2

I am trying to streamline the process of auditing chemistry laboratory data. When we encounter data where an analyte is not detected I need to change the recorded result to a value equal to 1/2 of the level of detection (LOD) for the analytical method. I have LOD's contained within another dataframe to be used as a lookup table.

I have multiple columns representing data from different analytical tests, each with it's own unique LOD. Here's an example of the type of data I am working with:

library(tidyverse)
dat <- tibble("Lab_ID" = as.character(seq(1,10,1)),
                 "Tributary" = c('sawmill','paint', 'herring', 'water',
                               'paint', 'sawmill', 'bolt', 'water',
                               'herring', 'sawmill'),
                 "date" = rep(as.POSIXct("2021-10-01 12:00:00"), 10),
                 "TP" = c(1.5,15.7,-2.3,7.6,0.1,45.6,12.2,-0.1,22.2,0.6),
                 "TN" = c(100.3,56.2,-10.5,0.4,-0.3,11.0,45.8,256.0,12.2,144.0),
                 "DOC" = c(56.0,120.3,-10.5,0.2,14.6,489.3,0.3,14.4,54.6,88.8))
dat


detect_level <- tibble("Parameter" = c('TP', 'TN', 'DOC'),
                          'LOD' = c(0.6, 11, 0.3)) %>% 
  mutate(halfLOD=LOD/2)
detect_level

I have poured over multiple other questions with a similar theme:

Change values in multiple columns of a dataframe using a lookup table

R - Match values from multiple columns in a data.frame to a lookup table.

Replace values in multiple columns using different thresholds

and gotten to a point where I have pivoted the data and split it out into a list of dataframes that are specific analytes:

dat %>% 
    pivot_longer(cols = c('TP','TN','DOC')) %>% 
    arrange(name) %>% 
    split(.$name) 

I have tried to apply a function using map(), however I cannot figure out how to integrate the values from the lookup table (detect_level) into my code.
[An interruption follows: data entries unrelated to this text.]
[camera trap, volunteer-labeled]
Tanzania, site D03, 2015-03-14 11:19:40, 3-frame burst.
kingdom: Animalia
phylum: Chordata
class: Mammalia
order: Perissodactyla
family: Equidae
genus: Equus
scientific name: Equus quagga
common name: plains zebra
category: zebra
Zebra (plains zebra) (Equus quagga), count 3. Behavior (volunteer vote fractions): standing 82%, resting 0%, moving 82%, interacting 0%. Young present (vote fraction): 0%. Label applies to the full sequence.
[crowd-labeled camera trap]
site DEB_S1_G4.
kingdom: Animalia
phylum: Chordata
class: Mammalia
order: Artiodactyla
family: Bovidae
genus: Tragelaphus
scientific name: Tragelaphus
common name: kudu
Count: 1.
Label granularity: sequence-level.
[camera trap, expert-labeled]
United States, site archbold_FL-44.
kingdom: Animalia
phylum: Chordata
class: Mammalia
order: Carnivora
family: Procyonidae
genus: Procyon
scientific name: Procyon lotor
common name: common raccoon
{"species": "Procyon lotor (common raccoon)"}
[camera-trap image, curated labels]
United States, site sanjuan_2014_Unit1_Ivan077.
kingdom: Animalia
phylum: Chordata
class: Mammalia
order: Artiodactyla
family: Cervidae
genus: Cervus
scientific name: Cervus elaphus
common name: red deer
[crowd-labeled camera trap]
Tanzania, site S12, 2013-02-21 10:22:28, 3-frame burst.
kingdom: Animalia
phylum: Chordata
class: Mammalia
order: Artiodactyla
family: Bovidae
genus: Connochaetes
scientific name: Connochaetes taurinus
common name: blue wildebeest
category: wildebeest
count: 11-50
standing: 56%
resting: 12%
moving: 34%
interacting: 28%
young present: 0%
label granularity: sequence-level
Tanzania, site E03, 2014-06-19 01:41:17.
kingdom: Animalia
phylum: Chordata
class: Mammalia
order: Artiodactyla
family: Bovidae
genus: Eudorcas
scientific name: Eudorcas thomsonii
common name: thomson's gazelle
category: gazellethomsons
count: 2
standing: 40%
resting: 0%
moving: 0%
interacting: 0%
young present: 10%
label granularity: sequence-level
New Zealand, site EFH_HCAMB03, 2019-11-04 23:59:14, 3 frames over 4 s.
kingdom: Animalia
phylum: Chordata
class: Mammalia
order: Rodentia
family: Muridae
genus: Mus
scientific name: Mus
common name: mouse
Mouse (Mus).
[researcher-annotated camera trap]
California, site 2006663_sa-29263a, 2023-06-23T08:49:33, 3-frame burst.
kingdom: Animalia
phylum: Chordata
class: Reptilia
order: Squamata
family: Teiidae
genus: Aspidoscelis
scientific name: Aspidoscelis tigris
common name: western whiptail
If someone could help me continue this pipe, or finish the process to achieve a final product dat2 that should look like this I would appreciate it:

dat2 <- tibble("Lab_ID" = as.character(seq(1,10,1)),
              "Tributary" = c('sawmill','paint', 'herring', 'water',
                              'paint', 'sawmill', 'bolt', 'water',
                              'herring', 'sawmill'),
              "date" = rep(as.POSIXct("2021-10-01 12:00:00"), 10),
              "TP" = c(1.5,15.7,0.3,7.6,0.3,45.6,12.2,0.3,22.2,0.6),
              "TN" = c(100.3,56.2,5.5,5.5,5.5,11.0,45.8,256.0,12.2,144.0),
              "DOC" = c(56.0,120.3,0.15,0.15,14.6,489.3,0.3,14.4,54.6,88.8))

dat2

Another possibility would be from the closest similar question I have found is:

Lookup multiple column from a single table

Here's a snippet of code that I have adapted from this question, however, if you run it you will see that where values exist that are not found in detect_level an NA is returned. Additionally, it does not appear to have worked for $TN or $DOC, even in cases when the $LOD value from detect_level was present.

dat %>% 
    mutate(across(all_of(unique(detect_level$Parameter)),
                  ~ {i1 <- detect_level$Parameter == cur_column()
                  detect_level$LOD[i1][match(., detect_level$LOD)]}))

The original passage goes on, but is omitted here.